→ **Assigned task**: Reproduce, from the lines below, exactly the stretch that begins at the line containing "An Afghan carries" and ends at the line containing "The pretty bedroom in the Ware show home", both included.

→ **Given data**:
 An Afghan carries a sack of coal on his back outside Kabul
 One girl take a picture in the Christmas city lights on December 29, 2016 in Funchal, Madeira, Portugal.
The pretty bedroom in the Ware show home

---

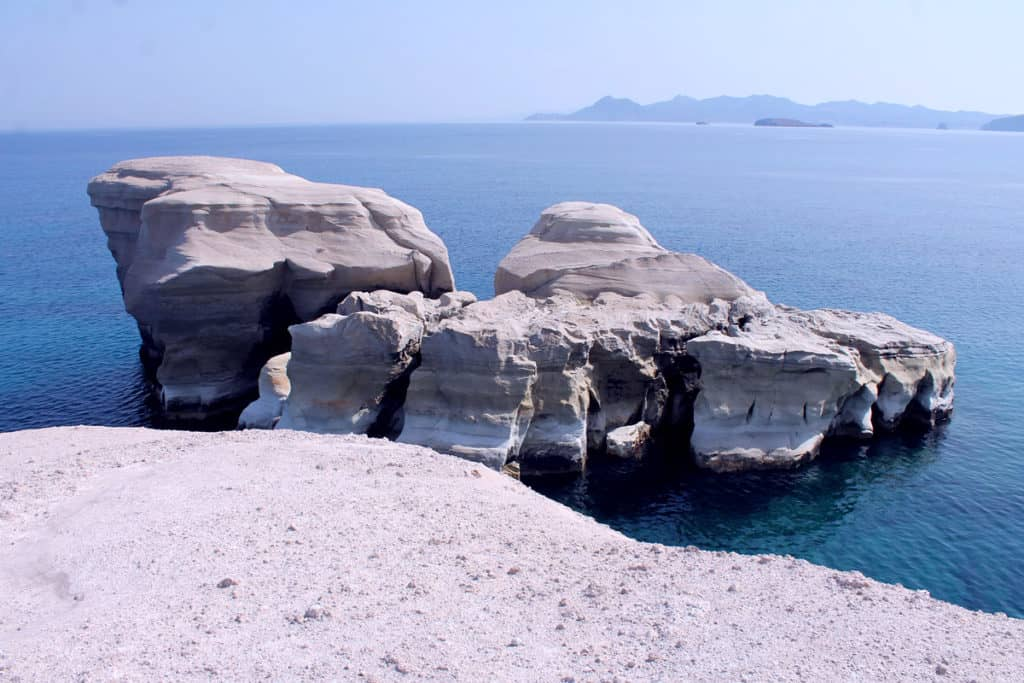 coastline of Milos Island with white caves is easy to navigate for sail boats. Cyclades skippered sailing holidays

--

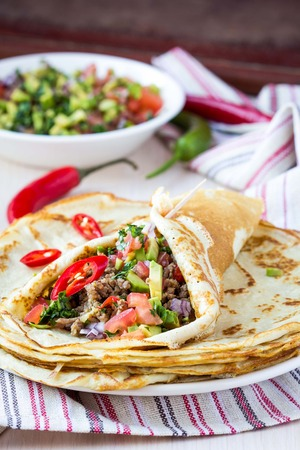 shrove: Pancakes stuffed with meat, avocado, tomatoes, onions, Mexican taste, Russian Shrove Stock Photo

→ **Result below**:
 An Afghan carries a sack of coal on his back outside Kabul
 One girl take a picture in the Christmas city lights on December 29, 2016 in Funchal, Madeira, Portugal.
The pretty bedroom in the Ware show home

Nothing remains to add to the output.